EXTRACT PROVIDED.
---------------
OrthoPAT orthopedic perioperative autotransfusion system disposables revenue was $8 million for the quarter, down 13%. OrthoPAT revenues were impacted by the voluntary recall of pre-2002 devices. The Company is making improvements to the reliability of our OrthoPAT system and will continue to advance Quick Connect to reinforce the value proposition of this important blood management device.
Diagnostics revenue was $6 million for the quarter, up 19%. Revenues related to the TEG® Thrombelastograph® Hemostasis Analyzer business were also driven by the Companys IMPACT initiative.
Software Solutions revenue was $18 million for the quarter, up 10%. Our enhanced offering of software products for our Blood Bank and Hospital customers is driving organic revenue growth.
Equipment and other revenue was $11 million for the quarter, down 13%. Equipment revenue was influenced by the timing of tenders and capital budgets.
Haemonetics reported revenue growth in North America with sales up 9%, Japan sales up 4%, and Asian sales up 6%. European sales were down 4% reflecting timing of equipment tenders.
Guidance
The company affirmed its full year revenue guidance of 4-6% revenue growth but now expects gross margin improvement of just over 100 basis points, operating income growth of 6-7% and earnings per share in the range of $3.35 to $3.45 for the full year. The current estimate of the annual impact of quality remediation is approximately $10 million or $0.25 per share of which $9 million is expected to be non-recurring.
CONFERENCE CALL
Haemonetics will host a webcast on Monday, August 1st at 10:00 am Eastern to discuss these results. Interested parties can participate at http://phx.corporate-ir.net/phoenix.zhtml?p=irol-eventDetails&c=72118&eventID=4152777
Haemonetics (NYSE: HAE) is a global healthcare company dedicated to providing innovative blood management solutions for our customers. Together, our devices and consumables, information technology platforms, and consulting services deliver a suite of business solutions to help our customers improve clinical outcomes and reduce the cost of healthcare for blood collectors, hospitals, and patients around the world. Our technologies address important medical markets: blood and plasma component collection, the surgical suite, and hospital transfusion services. To learn more about Haemonetics, visit our web site at http://www.haemonetics.com.
---------------
Listing drawn from a dataset:
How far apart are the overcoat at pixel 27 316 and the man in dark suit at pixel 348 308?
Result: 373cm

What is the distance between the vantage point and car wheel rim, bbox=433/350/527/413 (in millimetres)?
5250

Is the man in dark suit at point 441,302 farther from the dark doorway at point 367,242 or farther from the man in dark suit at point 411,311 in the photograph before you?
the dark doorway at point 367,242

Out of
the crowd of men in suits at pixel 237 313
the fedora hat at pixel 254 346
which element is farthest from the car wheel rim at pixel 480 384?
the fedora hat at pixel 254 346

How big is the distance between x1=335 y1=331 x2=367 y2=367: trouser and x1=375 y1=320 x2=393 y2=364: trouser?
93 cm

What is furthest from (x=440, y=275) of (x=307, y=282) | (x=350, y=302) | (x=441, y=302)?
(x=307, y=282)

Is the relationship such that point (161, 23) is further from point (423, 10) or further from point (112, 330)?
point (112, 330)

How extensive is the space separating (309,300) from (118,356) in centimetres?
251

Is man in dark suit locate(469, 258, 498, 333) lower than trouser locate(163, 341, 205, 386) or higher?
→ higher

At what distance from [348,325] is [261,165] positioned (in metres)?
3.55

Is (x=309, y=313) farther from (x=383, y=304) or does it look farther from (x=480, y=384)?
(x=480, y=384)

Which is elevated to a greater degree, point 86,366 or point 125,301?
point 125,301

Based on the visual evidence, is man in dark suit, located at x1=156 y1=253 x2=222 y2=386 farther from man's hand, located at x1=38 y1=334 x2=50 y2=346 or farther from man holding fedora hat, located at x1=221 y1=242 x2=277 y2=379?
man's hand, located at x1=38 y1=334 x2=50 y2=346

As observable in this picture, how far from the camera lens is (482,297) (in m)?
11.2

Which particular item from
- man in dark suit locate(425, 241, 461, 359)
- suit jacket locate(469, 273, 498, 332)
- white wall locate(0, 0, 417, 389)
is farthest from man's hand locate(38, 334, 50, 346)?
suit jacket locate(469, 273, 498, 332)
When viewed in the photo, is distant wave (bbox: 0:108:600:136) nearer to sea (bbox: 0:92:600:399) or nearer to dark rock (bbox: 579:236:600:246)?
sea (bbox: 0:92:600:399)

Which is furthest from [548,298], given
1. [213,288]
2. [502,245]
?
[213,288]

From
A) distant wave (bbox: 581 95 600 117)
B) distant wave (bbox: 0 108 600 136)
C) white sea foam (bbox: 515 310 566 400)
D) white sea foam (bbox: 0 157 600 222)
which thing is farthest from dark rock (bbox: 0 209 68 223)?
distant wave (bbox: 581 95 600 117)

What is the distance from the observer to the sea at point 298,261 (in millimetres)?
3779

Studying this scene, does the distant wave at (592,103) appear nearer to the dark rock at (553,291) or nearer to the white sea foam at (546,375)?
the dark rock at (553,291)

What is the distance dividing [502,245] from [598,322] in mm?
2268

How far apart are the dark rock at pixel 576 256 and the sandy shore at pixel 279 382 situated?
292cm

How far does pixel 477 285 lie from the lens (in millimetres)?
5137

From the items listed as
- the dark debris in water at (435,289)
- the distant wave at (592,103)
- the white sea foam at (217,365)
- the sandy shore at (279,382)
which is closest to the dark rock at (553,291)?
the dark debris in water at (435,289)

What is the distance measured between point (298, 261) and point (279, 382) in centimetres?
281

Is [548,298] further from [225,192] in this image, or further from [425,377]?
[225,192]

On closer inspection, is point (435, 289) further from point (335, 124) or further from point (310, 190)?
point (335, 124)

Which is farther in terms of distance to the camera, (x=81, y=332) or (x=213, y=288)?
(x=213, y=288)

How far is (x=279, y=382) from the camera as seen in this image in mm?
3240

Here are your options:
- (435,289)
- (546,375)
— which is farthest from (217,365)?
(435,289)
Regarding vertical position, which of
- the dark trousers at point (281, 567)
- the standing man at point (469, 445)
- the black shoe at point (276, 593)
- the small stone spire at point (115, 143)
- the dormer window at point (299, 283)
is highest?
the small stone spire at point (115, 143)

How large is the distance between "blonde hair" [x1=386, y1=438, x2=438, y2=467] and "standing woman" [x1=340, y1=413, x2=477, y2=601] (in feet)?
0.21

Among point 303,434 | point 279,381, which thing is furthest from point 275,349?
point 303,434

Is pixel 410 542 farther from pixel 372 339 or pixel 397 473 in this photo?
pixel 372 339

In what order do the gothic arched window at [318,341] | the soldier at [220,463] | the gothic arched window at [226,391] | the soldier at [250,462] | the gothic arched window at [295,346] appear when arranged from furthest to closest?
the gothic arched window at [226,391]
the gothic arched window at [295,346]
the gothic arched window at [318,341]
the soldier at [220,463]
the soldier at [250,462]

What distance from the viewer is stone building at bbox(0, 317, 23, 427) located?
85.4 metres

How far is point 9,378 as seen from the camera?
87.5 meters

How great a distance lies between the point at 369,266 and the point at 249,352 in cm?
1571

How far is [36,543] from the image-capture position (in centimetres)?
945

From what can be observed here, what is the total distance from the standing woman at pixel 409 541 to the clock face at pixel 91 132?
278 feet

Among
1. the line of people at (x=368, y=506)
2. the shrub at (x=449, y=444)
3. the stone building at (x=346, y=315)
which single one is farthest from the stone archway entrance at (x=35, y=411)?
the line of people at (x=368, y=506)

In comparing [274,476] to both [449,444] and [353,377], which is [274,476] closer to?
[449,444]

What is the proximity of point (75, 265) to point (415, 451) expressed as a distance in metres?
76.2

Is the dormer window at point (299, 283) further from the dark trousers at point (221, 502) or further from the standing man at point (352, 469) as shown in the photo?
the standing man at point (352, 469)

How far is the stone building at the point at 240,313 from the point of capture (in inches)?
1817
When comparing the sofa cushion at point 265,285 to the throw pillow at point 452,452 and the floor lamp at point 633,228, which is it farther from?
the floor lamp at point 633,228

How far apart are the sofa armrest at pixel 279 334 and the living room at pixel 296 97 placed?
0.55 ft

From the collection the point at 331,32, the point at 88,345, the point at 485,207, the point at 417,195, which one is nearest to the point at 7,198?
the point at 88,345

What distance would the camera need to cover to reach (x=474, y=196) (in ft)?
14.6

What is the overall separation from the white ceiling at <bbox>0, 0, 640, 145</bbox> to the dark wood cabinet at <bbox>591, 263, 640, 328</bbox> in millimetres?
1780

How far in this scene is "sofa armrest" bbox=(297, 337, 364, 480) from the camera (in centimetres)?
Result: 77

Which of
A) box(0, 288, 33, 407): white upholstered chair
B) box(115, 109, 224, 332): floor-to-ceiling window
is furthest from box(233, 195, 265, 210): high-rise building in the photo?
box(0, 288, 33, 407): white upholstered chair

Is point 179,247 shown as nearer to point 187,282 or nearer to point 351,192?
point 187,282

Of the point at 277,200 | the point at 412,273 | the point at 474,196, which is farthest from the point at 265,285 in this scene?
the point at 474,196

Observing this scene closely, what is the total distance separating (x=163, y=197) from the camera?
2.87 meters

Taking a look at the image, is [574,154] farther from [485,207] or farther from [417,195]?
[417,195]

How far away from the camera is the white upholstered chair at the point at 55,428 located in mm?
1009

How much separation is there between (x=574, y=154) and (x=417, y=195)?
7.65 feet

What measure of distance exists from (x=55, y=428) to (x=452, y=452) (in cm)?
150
---------------
TASK INSTRUCTIONS.
[A] In the Haemonetics earnings excerpt, which regions have reported sales changes, and what was the change for each?
[B] Why does the Haemonetics earnings excerpt say OrthoPAT disposables revenue declined this quarter?
This listing comes from a separate source, not from the Haemonetics earnings excerpt.

RESULTS IN ORDER.
[A]
North America: sales up 9%
Japan: sales up 4%
Asia: sales up 6%
Europe: sales down 4%

[B] OrthoPAT revenue was affected by the voluntary recall of pre-2002 devices. As a result, disposables revenue came to $8 million for the quarter, down 13%.